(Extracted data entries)

>>>

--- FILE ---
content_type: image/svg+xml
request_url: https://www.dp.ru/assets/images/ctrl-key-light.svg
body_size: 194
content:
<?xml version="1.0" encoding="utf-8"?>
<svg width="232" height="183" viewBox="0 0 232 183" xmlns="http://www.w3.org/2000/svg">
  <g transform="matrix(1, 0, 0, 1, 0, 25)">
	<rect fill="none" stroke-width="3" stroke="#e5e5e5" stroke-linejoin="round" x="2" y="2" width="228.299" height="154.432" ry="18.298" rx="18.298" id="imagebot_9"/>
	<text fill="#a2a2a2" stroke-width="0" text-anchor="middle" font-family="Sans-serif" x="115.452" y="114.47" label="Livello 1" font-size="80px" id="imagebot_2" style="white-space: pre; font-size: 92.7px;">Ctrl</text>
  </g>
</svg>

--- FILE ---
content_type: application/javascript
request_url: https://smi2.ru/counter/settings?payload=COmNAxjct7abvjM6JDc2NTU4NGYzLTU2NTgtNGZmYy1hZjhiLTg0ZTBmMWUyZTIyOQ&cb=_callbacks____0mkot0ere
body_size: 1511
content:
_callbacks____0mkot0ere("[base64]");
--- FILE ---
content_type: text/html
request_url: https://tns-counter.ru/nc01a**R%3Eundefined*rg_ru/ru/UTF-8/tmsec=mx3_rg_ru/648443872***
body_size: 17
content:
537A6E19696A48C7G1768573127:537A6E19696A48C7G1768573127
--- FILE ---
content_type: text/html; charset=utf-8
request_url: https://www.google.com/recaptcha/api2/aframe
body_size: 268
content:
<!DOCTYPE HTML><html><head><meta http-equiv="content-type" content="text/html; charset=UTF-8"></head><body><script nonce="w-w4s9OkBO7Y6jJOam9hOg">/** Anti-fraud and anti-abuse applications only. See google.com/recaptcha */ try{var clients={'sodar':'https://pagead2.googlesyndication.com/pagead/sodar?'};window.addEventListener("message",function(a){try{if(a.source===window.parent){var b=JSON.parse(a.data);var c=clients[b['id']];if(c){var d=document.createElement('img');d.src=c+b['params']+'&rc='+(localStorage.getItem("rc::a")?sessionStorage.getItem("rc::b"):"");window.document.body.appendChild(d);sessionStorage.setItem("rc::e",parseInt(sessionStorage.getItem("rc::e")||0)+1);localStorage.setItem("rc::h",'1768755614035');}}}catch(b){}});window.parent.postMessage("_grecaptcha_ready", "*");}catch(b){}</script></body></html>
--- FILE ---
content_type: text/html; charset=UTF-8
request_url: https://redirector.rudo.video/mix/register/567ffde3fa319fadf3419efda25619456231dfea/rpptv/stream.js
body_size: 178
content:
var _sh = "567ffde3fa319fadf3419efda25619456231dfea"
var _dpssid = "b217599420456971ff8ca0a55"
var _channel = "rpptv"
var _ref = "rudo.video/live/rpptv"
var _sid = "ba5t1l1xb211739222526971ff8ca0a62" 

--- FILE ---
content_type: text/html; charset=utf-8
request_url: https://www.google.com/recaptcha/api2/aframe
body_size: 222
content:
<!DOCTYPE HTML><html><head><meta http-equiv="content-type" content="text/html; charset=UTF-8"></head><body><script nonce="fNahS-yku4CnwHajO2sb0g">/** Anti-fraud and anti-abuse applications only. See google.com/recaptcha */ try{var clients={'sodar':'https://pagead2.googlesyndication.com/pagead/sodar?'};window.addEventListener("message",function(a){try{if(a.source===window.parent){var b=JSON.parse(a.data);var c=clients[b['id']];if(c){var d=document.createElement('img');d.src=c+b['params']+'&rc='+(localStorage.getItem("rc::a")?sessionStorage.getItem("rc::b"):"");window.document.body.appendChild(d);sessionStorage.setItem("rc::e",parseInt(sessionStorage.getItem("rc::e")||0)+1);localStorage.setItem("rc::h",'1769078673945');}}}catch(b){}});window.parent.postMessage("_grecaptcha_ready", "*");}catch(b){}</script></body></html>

<<<

Reproduce all of the data. Leave every line unchanged.

• Completed task:
--- FILE ---
content_type: image/svg+xml
request_url: https://www.dp.ru/assets/images/ctrl-key-light.svg
body_size: 194
content:
<?xml version="1.0" encoding="utf-8"?>
<svg width="232" height="183" viewBox="0 0 232 183" xmlns="http://www.w3.org/2000/svg">
  <g transform="matrix(1, 0, 0, 1, 0, 25)">
	<rect fill="none" stroke-width="3" stroke="#e5e5e5" stroke-linejoin="round" x="2" y="2" width="228.299" height="154.432" ry="18.298" rx="18.298" id="imagebot_9"/>
	<text fill="#a2a2a2" stroke-width="0" text-anchor="middle" font-family="Sans-serif" x="115.452" y="114.47" label="Livello 1" font-size="80px" id="imagebot_2" style="white-space: pre; font-size: 92.7px;">Ctrl</text>
  </g>
</svg>

--- FILE ---
content_type: application/javascript
request_url: https://smi2.ru/counter/settings?payload=COmNAxjct7abvjM6JDc2NTU4NGYzLTU2NTgtNGZmYy1hZjhiLTg0ZTBmMWUyZTIyOQ&cb=_callbacks____0mkot0ere
body_size: 1511
content:
_callbacks____0mkot0ere("[base64]");
--- FILE ---
content_type: text/html
request_url: https://tns-counter.ru/nc01a**R%3Eundefined*rg_ru/ru/UTF-8/tmsec=mx3_rg_ru/648443872***
body_size: 17
content:
537A6E19696A48C7G1768573127:537A6E19696A48C7G1768573127
--- FILE ---
content_type: text/html; charset=utf-8
request_url: https://www.google.com/recaptcha/api2/aframe
body_size: 268
content:
<!DOCTYPE HTML><html><head><meta http-equiv="content-type" content="text/html; charset=UTF-8"></head><body><script nonce="w-w4s9OkBO7Y6jJOam9hOg">/** Anti-fraud and anti-abuse applications only. See google.com/recaptcha */ try{var clients={'sodar':'https://pagead2.googlesyndication.com/pagead/sodar?'};window.addEventListener("message",function(a){try{if(a.source===window.parent){var b=JSON.parse(a.data);var c=clients[b['id']];if(c){var d=document.createElement('img');d.src=c+b['params']+'&rc='+(localStorage.getItem("rc::a")?sessionStorage.getItem("rc::b"):"");window.document.body.appendChild(d);sessionStorage.setItem("rc::e",parseInt(sessionStorage.getItem("rc::e")||0)+1);localStorage.setItem("rc::h",'1768755614035');}}}catch(b){}});window.parent.postMessage("_grecaptcha_ready", "*");}catch(b){}</script></body></html>
--- FILE ---
content_type: text/html; charset=UTF-8
request_url: https://redirector.rudo.video/mix/register/567ffde3fa319fadf3419efda25619456231dfea/rpptv/stream.js
body_size: 178
content:
var _sh = "567ffde3fa319fadf3419efda25619456231dfea"
var _dpssid = "b217599420456971ff8ca0a55"
var _channel = "rpptv"
var _ref = "rudo.video/live/rpptv"
var _sid = "ba5t1l1xb211739222526971ff8ca0a62" 

--- FILE ---
content_type: text/html; charset=utf-8
request_url: https://www.google.com/recaptcha/api2/aframe
body_size: 222
content:
<!DOCTYPE HTML><html><head><meta http-equiv="content-type" content="text/html; charset=UTF-8"></head><body><script nonce="fNahS-yku4CnwHajO2sb0g">/** Anti-fraud and anti-abuse applications only. See google.com/recaptcha */ try{var clients={'sodar':'https://pagead2.googlesyndication.com/pagead/sodar?'};window.addEventListener("message",function(a){try{if(a.source===window.parent){var b=JSON.parse(a.data);var c=clients[b['id']];if(c){var d=document.createElement('img');d.src=c+b['params']+'&rc='+(localStorage.getItem("rc::a")?sessionStorage.getItem("rc::b"):"");window.document.body.appendChild(d);sessionStorage.setItem("rc::e",parseInt(sessionStorage.getItem("rc::e")||0)+1);localStorage.setItem("rc::h",'1769078673945');}}}catch(b){}});window.parent.postMessage("_grecaptcha_ready", "*");}catch(b){}</script></body></html>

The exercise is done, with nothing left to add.